WASHINGTON — The average rate on a 30-year mortgage in the U.S. fell this week for the first time in a month, but borrowing costs for homebuyers remain elevated.
The long-term rate dipped to 6.85% from 6.89% last week, mortgage buyer Freddie Mac said Thursday. A year ago, the rate averaged 6.99%.
Borrowing costs on 15-year fixed-rate mortgages, popular with homeowners refinancing their home loans, also came down. The average rate fell to 5.99% from 6.03% last week and 6.29% a year ago, Freddie Mac said.
Mortgage rates are influenced by several factors, from the Federal Reserve's interest rate policy decisions to bond market investors' expectations for the economy and inflation. The key barometer is the 10-year Treasury yield, which lenders use as a guide to pricing home loans.
Bond yields have retreated the past week but broadly have been trending higher since hitting 2025 lows in early April, reflecting investors' uncertainty over the Trump administration's ever-changing tariffs policy and worry over exploding federal government debt.
The 10-year Treasury yield was 4.38% in midday trading Thursday, down from 4.54% a week ago.

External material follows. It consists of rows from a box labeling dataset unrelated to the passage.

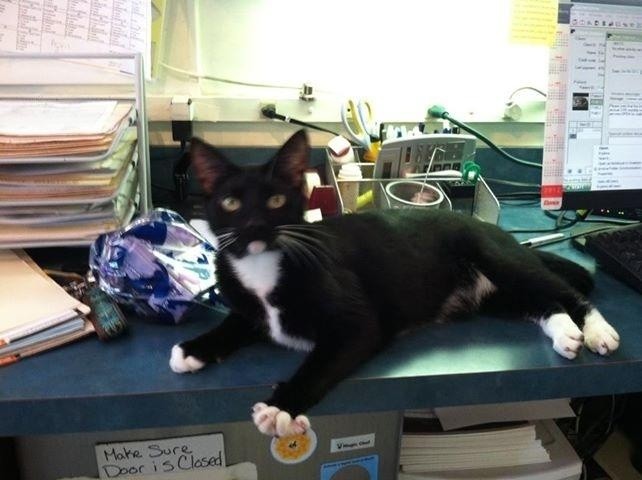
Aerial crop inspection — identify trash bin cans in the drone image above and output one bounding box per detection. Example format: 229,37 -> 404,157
520,232 -> 567,249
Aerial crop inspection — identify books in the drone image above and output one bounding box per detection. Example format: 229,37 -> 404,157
1,249 -> 96,365
0,98 -> 140,252
398,397 -> 572,475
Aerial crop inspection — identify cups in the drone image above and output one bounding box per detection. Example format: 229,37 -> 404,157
386,180 -> 444,211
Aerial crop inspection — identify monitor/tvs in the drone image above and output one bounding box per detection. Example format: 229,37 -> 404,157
540,0 -> 642,208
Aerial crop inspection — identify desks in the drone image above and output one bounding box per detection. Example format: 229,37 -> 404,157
1,145 -> 642,479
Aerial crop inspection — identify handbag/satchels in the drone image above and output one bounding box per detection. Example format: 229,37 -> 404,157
88,207 -> 231,327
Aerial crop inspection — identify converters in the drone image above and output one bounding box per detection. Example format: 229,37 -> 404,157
171,120 -> 192,141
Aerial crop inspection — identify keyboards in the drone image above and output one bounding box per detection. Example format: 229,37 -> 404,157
585,223 -> 642,293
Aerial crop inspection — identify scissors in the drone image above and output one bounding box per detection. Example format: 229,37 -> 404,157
343,98 -> 372,149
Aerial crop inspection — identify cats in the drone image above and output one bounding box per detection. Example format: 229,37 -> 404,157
168,128 -> 621,439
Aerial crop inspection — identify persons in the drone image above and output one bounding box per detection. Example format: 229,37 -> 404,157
574,98 -> 588,108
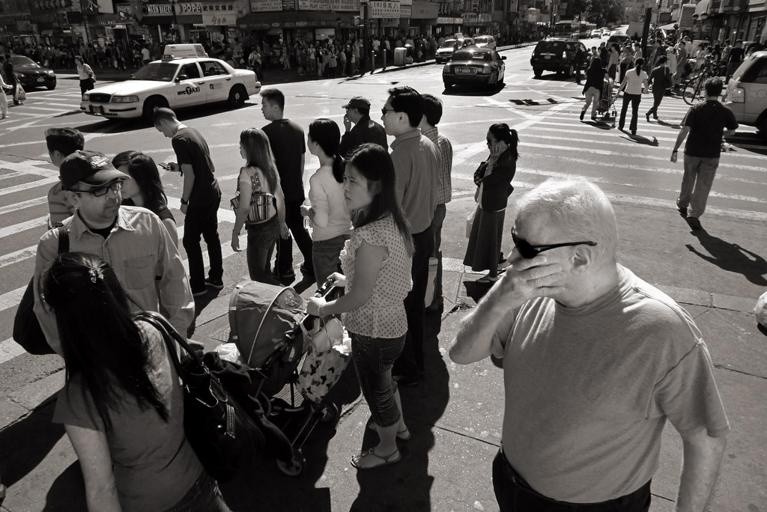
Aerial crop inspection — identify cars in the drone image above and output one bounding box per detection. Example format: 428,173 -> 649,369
435,33 -> 506,91
79,41 -> 262,127
0,54 -> 57,92
529,19 -> 612,81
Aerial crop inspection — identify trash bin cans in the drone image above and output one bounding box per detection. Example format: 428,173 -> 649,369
393,47 -> 407,66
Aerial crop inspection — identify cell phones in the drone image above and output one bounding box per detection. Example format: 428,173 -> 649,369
496,140 -> 507,154
159,162 -> 168,169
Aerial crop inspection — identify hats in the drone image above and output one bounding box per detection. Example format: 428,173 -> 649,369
58,149 -> 131,186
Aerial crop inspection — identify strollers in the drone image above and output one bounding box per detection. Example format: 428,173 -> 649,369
188,276 -> 344,484
590,81 -> 617,122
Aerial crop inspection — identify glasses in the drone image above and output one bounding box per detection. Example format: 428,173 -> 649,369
62,180 -> 124,199
381,107 -> 395,117
510,226 -> 597,261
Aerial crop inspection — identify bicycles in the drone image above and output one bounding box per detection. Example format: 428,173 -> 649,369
681,53 -> 717,106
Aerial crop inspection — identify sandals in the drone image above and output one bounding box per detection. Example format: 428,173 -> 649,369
367,418 -> 417,444
350,446 -> 402,470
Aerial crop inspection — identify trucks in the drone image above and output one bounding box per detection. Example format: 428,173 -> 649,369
721,50 -> 766,139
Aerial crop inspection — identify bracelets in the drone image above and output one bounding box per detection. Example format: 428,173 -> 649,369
672,150 -> 677,153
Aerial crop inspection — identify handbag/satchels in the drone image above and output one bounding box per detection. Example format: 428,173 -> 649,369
183,363 -> 251,446
12,274 -> 58,357
465,206 -> 479,240
228,191 -> 280,227
294,341 -> 354,407
88,73 -> 97,82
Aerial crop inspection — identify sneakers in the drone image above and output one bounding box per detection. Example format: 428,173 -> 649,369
644,111 -> 659,123
689,216 -> 699,225
191,287 -> 208,297
204,277 -> 226,290
579,110 -> 586,121
341,97 -> 372,113
301,261 -> 313,276
477,275 -> 500,284
616,124 -> 639,134
675,196 -> 688,212
273,265 -> 296,278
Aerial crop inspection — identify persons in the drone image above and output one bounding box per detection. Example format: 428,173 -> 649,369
447,178 -> 727,511
578,22 -> 757,135
669,77 -> 738,225
462,126 -> 520,284
0,71 -> 13,120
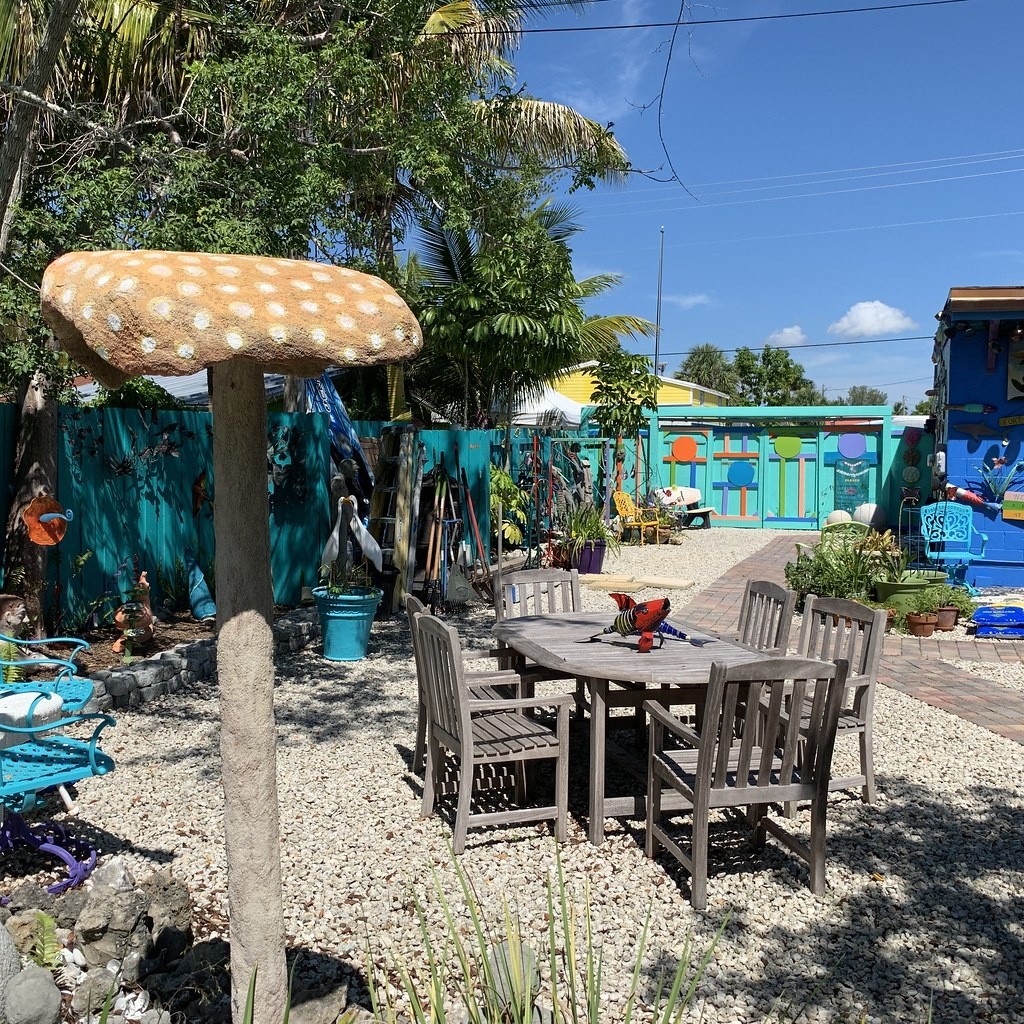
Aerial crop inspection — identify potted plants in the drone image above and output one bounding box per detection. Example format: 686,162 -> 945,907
310,555 -> 385,662
817,548 -> 976,637
622,496 -> 677,544
549,496 -> 608,575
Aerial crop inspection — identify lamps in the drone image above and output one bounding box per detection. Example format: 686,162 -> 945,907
922,419 -> 935,435
944,321 -> 988,339
1009,319 -> 1023,341
934,445 -> 946,478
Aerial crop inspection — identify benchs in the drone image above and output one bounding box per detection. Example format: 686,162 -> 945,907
654,485 -> 715,530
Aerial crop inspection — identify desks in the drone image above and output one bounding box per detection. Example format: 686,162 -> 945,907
491,609 -> 797,846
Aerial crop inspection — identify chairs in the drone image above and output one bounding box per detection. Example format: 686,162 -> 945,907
613,491 -> 661,546
921,501 -> 988,597
0,632 -> 116,906
402,567 -> 889,911
794,522 -> 871,563
934,311 -> 943,321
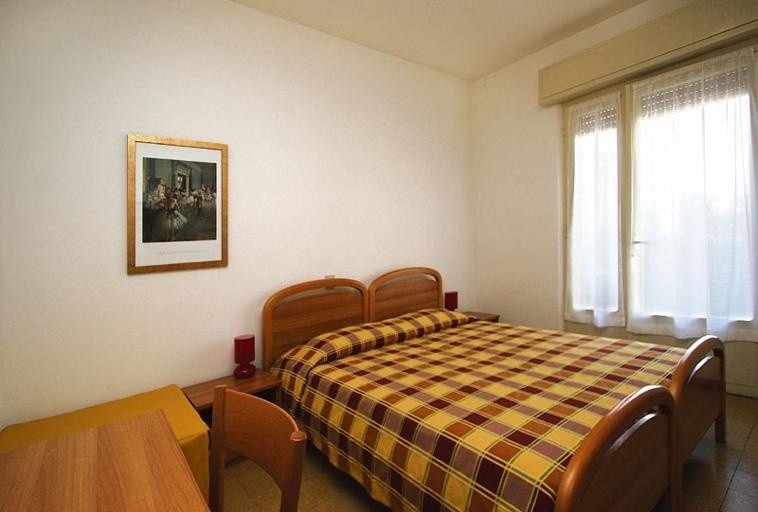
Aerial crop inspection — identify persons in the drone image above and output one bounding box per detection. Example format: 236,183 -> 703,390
146,179 -> 214,239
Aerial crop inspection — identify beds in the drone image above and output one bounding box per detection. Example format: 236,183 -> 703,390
368,266 -> 728,512
265,276 -> 679,512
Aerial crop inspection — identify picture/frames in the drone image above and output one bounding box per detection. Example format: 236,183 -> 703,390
127,132 -> 228,275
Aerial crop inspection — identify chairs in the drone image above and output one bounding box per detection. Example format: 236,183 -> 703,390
211,384 -> 307,511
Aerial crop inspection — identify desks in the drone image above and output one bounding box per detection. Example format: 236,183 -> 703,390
0,408 -> 212,511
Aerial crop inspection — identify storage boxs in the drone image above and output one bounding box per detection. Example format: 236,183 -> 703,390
0,384 -> 211,511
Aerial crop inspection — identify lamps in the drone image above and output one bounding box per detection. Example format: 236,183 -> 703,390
234,334 -> 256,379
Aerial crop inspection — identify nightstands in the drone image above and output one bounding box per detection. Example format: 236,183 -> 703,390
180,368 -> 283,408
458,310 -> 501,325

The average rate on a 30-year mortgage has remained relatively close to its high so far this year of just above 7%, set in mid-January. The 30-year rate's low point this year was in early April when it briefly dipped to 6.62%.
High mortgage rates, which can add hundreds of dollars a month in costs for borrowers, have reduced purchasing power for many prospective homebuyers this year. That's helped keep the U.S. housing market in a sales slump that dates back to 2022, when mortgage rates began to climb from the rock-bottom lows they reached during the pandemic.